Stasera torna il Mario del Dov’è Mario? di Corrado Guzzanti, quello che grazie al tocco magico di un incidente quasi mortale, rompe il guscio usuale e sdoppia la personalità tra quella che già era, ovvero l’intellettuale dalla comunicazione congelata, e quella della pop star dalla espressività diretta. È il collaudato schema del doppio, tipo Jekyll il virtuoso e Hyde il pessimo, salvo che qui la personalità “positiva” perché schietta, è quella del Mario B rispetto al Mario A, l’ingessato ed esausto accademico. Siccome gli opposti (due, forse tre, forse ancora di più) sono latenti in ognuno di noi, secondo la memorabile rivisitazione platonica di Inside Out, la satira di Corrado non parla dei potenti (che sarebbe troppo facile), ma di noi, che è molto più arduo perché in verità non ci piace essere presi in giro, né ci rassicura di vedere le cose in cui “crediamo” ridotte a poltiglia.

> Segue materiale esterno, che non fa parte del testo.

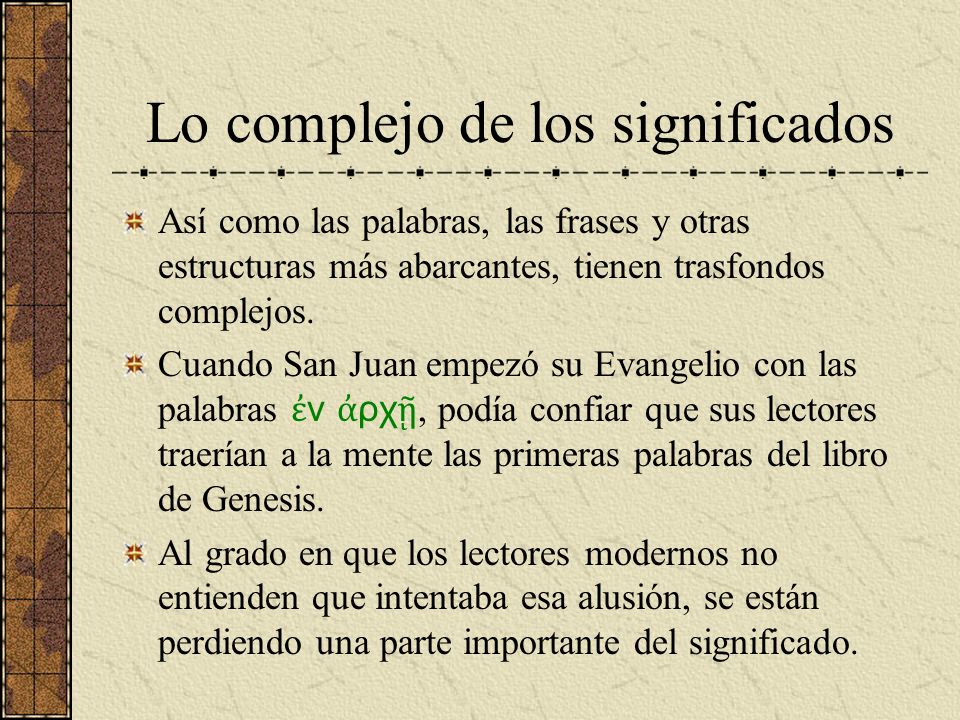 Lo complejo de los significados

Así como las palabras, las frases y otras estructuras más abarcantes, tienen trasfondos complejos.

Cuando San Juan empezó su Evangelio con las palabras ἐν ἀρχῇ, podía confiar que sus lectores traerían a la mente las primeras palabras del libro de Genesis.

Al grado en que los lectores modernos no entienden que intentaba esa alusión, se están perdiendo una parte importante del significado.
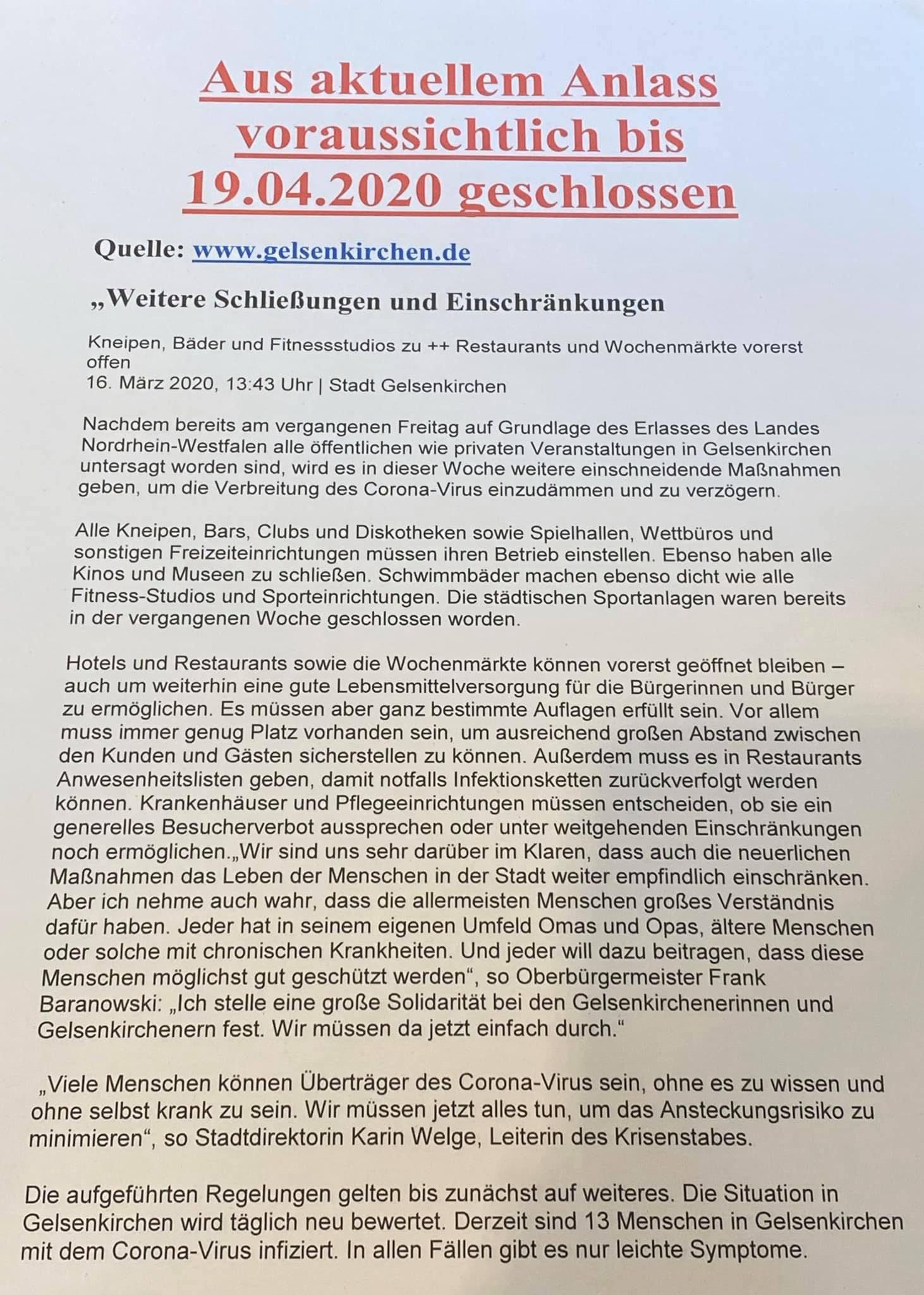 Aus aktuellem Anlass voraussichtlich bis 19.04.2020 geschlossen

Quelle: www.gelsenkirchen.de

„Weitere Schließungen und Einschränkungen

Kneipen, Bäder und Fitnessstudios zu ++ Restaurants und Wochenmärkte vorerst offen
16. März 2020, 13:43 Uhr | Stadt Gelsenkirchen

Nachdem bereits am vergangenen Freitag auf Grundlage des Erlasses des Landes Nordrhein-Westfalen alle öffentlichen wie privaten Veranstaltungen in Gelsenkirchen untersagt worden sind, wird es in dieser Woche weitere einschneidende Maßnahmen geben, um die Verbreitung des Corona-Virus einzudämmen und zu verzögern.

Alle Kneipen, Bars, Clubs und Diskotheken sowie Spielhallen, Wettbüros und sonstigen Freizeiteinrichtungen müssen ihren Betrieb einstellen. Ebenso haben alle Kinos und Museen zu schließen. Schwimmbäder machen ebenso dicht wie alle Fitness-Studios und Sporteinrichtungen. Die städtischen Sportanlagen waren bereits in der vergangenen Woche geschlossen worden.

Hotels und Restaurants sowie die Wochenmärkte können vorerst geöffnet bleiben – auch um weiterhin eine gute Lebensmittelversorgung für die Bürgerinnen und Bürger zu ermöglichen. Es müssen aber ganz bestimmte Auflagen erfüllt sein. Vor allem muss immer genug Platz vorhanden sein, um ausreichend großen Abstand zwischen den Kunden und Gästen sicherstellen zu können. Außerdem muss es in Restaurants Anwesenheitslisten geben, damit notfalls Infektionsketten zurückverfolgt werden können. Krankenhäuser und Pflegeeinrichtungen müssen entscheiden, ob sie ein generelles Besucherverbot aussprechen oder unter weitgehenden Einschränkungen noch ermöglichen.„Wir sind uns sehr darüber im Klaren, dass auch die neuerlichen Maßnahmen das Leben der Menschen in der Stadt weiter empfindlich einschränken. Aber ich nehme auch wahr, dass die allermeisten Menschen großes Verständnis dafür haben. Jeder hat in seinem eigenen Umfeld Omas und Opas, ältere Menschen oder solche mit chronischen Krankheiten. Und jeder will dazu beitragen, dass diese Menschen möglichst gut geschützt werden“, so Oberbürgermeister Frank Baranowski: „Ich stelle eine große Solidarität bei den Gelsenkirchenerinnen und Gelsenkirchenern fest. Wir müssen da jetzt einfach durch.“

„Viele Menschen können Überträger des Corona-Virus sein, ohne es zu wissen und ohne selbst krank zu sein. Wir müssen jetzt alles tun, um das Ansteckungsrisiko zu minimieren“, so Stadtdirektorin Karin Welge, Leiterin des Krisenstabes.

Die aufgeführten Regelungen gelten bis zunächst auf weiteres. Die Situation in Gelsenkirchen wird täglich neu bewertet. Derzeit sind 13 Menschen in Gelsenkirchen mit dem Corona-Virus infiziert. In allen Fällen gibt es nur leichte Symptome.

E infatti questo Mario, lo abbiamo constatato in vari testa a testa, è divisivo: da una parte quelli che si chiedono dove vada a parare sperando in fondo che una direzione ci sia, dal lato opposto quelli che più si vagola tra senso e non senso meglio è. Sostanzialisti contro nihilisti, mettiamola così. Un po’ come sta accadendo, sotto sotto, con le discussioni di rito, scatenate da Gomorra, attorno alla rappresentazione del cosiddetto Male. In Gomorra è assente il gioco del Doppio, quello delle forze del Bene contro le forze del Male, prodotte entrambe dallo stesso corpo sociale, anche se veniamo ammoniti che a fare il gangster non si vive né tranquilli né a lungo. È proprio questa solitudine del Male, questa autoreferente rappresentazione del medesimo, dove il Bene se tentasse di intrufolarsi, figurerebbe come i cavoli a merenda, che dà la spinta alle riflessioni preoccupate, non tanto perché mostra dei cattivi esempi, ma perché mette in scena una società senza alternative fra la parte del lupo e quella della pecora, e dove anche gli ovini più quieti, per non farsi mangiare, e non perché vittime di cattivi maestri, vengono spinti a diventare a loro volta carnivori.

Siamo insomma, con Dov’è Mario? e con Gomorra, alle preoccupazioni di ordine mentale e di ordine pubblico e alle relative angosce: se l’intelletto è la convivenza forzata di opposti, a quale dare ragione?; e se la società è quella (peraltro Hobbes e Machiavelli in qualche modo ci avevano messo in guardia) dell’homo homini lupus, che favola ci raccontiamo attorno alla naturale propensione alla giustizia e al bene collettivo? Chi sta barando? Quelli che provano angoscia o gli altri che fanno mostra di disinvoltura davanti alla medesima? Che senso hanno le tante parole, i corrucciati sguardi, gli impegni giurati che corrono dalle televisioni ai social e viceversa? Sono la manifestazione di dilemmi etici o solo una recita in fondo consolatoria e ruffiana?
È chiaro che la risposta, per quanto ci riguarda, non l’abbiamo. O meglio, che preferiamo non andarla a stuzzicare.